You hint that at the gospels being propaganda but offer not a shred of evidence for that. Similarly, you ignore what I have said repeatedly, that a case for these 3 facts does not rest on the gospels being reliable sources, only on the historian being able to infer a few interesting facts from certain things they say. No part of my argument rest on me saying “the gospels say Jesus rose, therefore he rose.” Rather, my point is that “the gospels, at this particular point, say x, and from this we imply that y is historically probable.”
But you don’t use it in other cases. When the electricity goes down in your house, do you call an electrician or do you say: well, God doesn’t want me to watch televison today, so I just pary everything will be alright?
Now you are just being silly. You had no cause to invoke occam’s razor, you just tried to use it as a lazy excuse to beg the question favor of naturalism. Second, God is not the simplest explanation for the electricity going out. Such an explanation would be pretty ad hoc. There is no historical or doctrinal context for such a belief. But the Ressurection of Jesus occurs in a certain historical and doctrinal context, as the culmination to Jesus remarkable life, career, and personal claims.
The origin of Christian belief is no mystery. It was the belief of one of the many sects in (and on the edges of) Judaism of the 1st century.
The appearances are a mix of hallucinations, exaggeration, epic concentration , legend building and propaganda.
This is very vague and general. Hallucination never occurs to groups, only to individuals. As a projection of the mind, it includes nothing new. Jesus’ resurrection occurred to groups and individuals, and included new information, namely that they Messiah had risen, which has no basis in Jewish though, because, as Wright says, the Messiah was not supposed to die. Finally, as I have said before and you repeatedly ignore. Hallucinations would not cause the disciples to say that Jesus had risen, it would cause them to say that they had seen his ghost. I have repeatedly refuted the legend hypothesis and you offer no evidence in favor of your ideas, only bare assertion, which is not enough.
Well, there are historic sources for the stealing of the body, aren’t there?,
There is not a shred of evidence the disciples stole the body or that anyone else did. Do you have any in mind?
I do not know the disciples were sincere.
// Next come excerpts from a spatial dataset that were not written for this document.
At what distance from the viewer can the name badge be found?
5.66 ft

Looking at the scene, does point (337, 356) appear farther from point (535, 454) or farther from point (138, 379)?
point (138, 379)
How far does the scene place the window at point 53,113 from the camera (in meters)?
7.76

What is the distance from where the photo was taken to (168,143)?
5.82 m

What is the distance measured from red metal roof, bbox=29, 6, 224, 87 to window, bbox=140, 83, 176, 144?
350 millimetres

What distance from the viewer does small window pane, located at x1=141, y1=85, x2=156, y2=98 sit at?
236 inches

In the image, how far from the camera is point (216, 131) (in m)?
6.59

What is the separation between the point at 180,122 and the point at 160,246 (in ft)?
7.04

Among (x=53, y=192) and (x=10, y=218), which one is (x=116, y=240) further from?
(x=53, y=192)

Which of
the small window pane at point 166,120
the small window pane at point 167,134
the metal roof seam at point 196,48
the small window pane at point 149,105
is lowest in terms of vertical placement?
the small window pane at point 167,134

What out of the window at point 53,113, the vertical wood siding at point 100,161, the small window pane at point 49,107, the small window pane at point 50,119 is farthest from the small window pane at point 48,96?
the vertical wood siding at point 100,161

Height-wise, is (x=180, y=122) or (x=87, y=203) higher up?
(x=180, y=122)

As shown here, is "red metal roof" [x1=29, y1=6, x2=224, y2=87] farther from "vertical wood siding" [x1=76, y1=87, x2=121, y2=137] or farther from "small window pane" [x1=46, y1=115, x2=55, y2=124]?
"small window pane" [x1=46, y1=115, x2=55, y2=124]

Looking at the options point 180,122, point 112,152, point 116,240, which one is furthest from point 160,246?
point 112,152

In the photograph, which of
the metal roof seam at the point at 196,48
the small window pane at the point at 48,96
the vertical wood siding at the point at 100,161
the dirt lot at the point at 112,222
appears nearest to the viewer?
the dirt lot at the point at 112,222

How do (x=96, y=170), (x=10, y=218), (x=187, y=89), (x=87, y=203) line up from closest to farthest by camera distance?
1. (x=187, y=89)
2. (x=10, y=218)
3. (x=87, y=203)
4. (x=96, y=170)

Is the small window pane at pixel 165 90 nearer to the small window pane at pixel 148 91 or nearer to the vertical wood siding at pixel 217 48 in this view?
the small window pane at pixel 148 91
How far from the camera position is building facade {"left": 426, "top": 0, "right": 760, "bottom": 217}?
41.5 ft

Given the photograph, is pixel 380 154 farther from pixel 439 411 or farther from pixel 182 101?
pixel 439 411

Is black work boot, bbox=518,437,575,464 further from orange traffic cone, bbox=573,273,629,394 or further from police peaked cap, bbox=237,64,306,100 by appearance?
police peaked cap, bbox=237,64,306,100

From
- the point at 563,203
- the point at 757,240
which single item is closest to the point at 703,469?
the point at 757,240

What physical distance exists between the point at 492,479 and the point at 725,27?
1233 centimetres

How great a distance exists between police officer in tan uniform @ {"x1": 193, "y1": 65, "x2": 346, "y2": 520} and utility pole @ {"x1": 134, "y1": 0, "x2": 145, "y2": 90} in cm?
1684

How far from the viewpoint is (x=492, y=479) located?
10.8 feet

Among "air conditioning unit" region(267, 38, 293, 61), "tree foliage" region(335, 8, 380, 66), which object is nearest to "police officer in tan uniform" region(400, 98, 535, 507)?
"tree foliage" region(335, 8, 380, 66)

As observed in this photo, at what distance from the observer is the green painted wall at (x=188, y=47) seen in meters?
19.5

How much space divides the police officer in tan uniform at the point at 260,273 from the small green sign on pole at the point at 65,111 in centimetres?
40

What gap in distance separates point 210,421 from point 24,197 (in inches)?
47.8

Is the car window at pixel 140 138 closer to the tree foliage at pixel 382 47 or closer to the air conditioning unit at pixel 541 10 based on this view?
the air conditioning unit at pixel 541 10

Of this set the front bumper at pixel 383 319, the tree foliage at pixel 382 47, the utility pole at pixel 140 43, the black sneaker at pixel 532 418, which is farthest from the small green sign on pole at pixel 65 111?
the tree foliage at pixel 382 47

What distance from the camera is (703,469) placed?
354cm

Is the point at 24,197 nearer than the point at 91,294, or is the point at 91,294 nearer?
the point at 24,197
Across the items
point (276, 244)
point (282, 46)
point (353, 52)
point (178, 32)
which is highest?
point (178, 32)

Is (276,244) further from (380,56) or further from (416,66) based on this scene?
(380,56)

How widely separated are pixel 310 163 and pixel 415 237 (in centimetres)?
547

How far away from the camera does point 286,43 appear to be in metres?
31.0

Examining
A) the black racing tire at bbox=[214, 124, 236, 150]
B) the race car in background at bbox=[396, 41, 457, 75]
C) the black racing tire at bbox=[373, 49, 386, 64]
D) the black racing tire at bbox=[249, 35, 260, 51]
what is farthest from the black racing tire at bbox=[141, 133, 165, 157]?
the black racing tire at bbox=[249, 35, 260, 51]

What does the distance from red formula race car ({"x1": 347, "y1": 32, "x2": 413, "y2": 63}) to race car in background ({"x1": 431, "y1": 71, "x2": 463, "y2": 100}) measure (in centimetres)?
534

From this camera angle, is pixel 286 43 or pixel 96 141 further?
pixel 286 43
Some of them were, other probably were not.
And there is no historic record of the suffering and death of the apostles.
The suffering and death of apostles and early disciples is widely admitted. Paul himself says that he persecuted the apostles even to the death. Tacitus confirms that 30 years after the Resurrection, Nero was killing Christians, some by clothing them in the skins of wild beasts and throwing them to the dogs, while others were smeared with pitch and used as human torches. Seutonius and Juvenal confirm that within 30 years of the death of Christ, Christians were dying for their beliefs. Ignatius’s letter confirm this, so does the account of Polycarp’s death. Pliny the younger, Martial, Epictetus, and Marcus Aurelius confirm that Christians died for their beliefs. And it is an undisputed fact that Paul, Peter, and James were killed for their beliefs.
Probably because at that time, the Christian belief was not significant enough to go to all the trouble of producing a body.
Conjecture. And not even plausible. Christians were enough trouble to be worth persecuting and killing (as Paul says that he himself did. Second, they were enough trouble to spread the story that disciples stole the body. Given this, it would hardly have been much trouble to find the tomb and produce the body. That they did not means that even the Jews admitted that the tomb was empty.
Bodies have been stolen,lots of things have been made up by various people, especially those who want to promote a religion, and lots of natural events have been misinterpreted as supernatural.
none of this is evidence against those three facts. Provide some evidence, don’t just mention bare possibilities.
and if it was somebody else’s religion at stake, you would agree with me.
an ad hominem and red herring. I would believe what the evidence indicates, the evidence indicates those 3 facts, and I infer that the most probable explanation of those fact is the Resurrection.